CE30 - Physique de la matière condensée et de la matière diluée

High Turbulent heat transfert approached with physics enhanced machine learning – THERMAL

Submission summary

Turbulent thermal flows in convection cells are inhomogeneous and very complex to predict and to understand due to the variety and the strong coupling of the physical mechanisms at play. These mechanisms change depending on the regime, the flow location and the scale of interest. Thermal boundary layers form near the surfaces, but being buoyancy-unstable, small scale structures called thermal plumes arise from this instability. Their collective motion produce a large scale circulation (LSC), which may suggest that the kinetic energy distributes from smaller to larger scales. Nevertheless, because the LSC itself shears the boundary layers, it may either contribute to turbulent fluctuations (further destabilizing the boundary layer) or impede the rise of the plumes. Heat is transported in the fluid by the thermal plumes, under both their own buoyancy and the advection by the LSC, but also by the turbulent fluctuations. Finally, turbulence in the bulk is nearly homogeneous and may get the kinetic energy to cascade from the large scale to the smaller dissipative scales (and produce heat locally).
When the turbulence level is increased, either with higher forcing, or by the introduction of perturbations at the cell surfaces, the flow may experience a spectacular change to a regime of higher heat transfer efficiency. However, there exists a lot of discrepancy between experiments, with huge difference in the observed fluxes. Understanding these conflicting results is critical for areas where such high forcings are expected (e.g. cooling of nuclear power plant, geophysical flows), because the lack of understanding of the physical mechanisms impedes the ability to properly predict realistic heat fluxes.
Our goal is to sort among these various mechanisms in order to disentangle the contribution of turbulence and that of the interacting thermal plumes. In order to do so, we wish to use diagnostic tools involving local information such as temperature and velocity correlations, to assess the role of turbulence, and plumes (i.e. statistics about their numbers, their size, their intensity). Such knowledge is key to propose useful physical models because the flow is highly inhomogeneous, and 3D information is pivotal. For example, do the plumes rise evenly over the plate, or only near the edges? How does the spatial distribution of rising plumes change when the forcing is increased?
Despite progress made by careful comparison of experimental and numerical simulations studies, key differences remain in the amount and nature of the information provided by each community, making conjoint understanding very difficult. For instance, experimental data is incomplete, but well converged and can reach high forcings. Numerical simulations are fully resolved in space, but reach lower turbulence level and for shorter durations. The tremendous potential capabilities of recent physics-informed deep learning (DL) techniques will help in seamlessly integrating the benefits of each approach into a new modeling and comprehension of turbulent physics. In this project, we will take advantage of both perceptrons or convolutional neural networks frameworks enhanced with physical constraints, in order to mitigate the risks and to speed up and robustify the training phase of the models.
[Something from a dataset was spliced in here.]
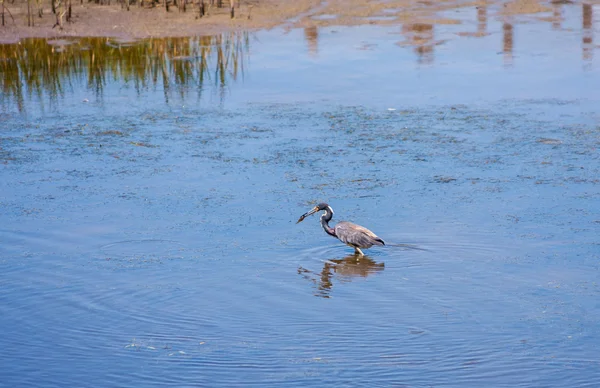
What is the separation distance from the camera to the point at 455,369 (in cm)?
571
More specifically, thanks to DL, we will be able to infer missing data from experiments, and alleviate the cost of expensive numerical simulations by reducing the storage cost. When trained on either experimental or numerical data, DL models will grant fast access to the local temperature and velocity coupling in time and space, to the local instantaneous heat transfer, and to the local temperature field. This will enable to explore the nature of the scalar in highly turbulent thermal convection.

Project coordination

Francesca Chillà (Laboratoire de Physique)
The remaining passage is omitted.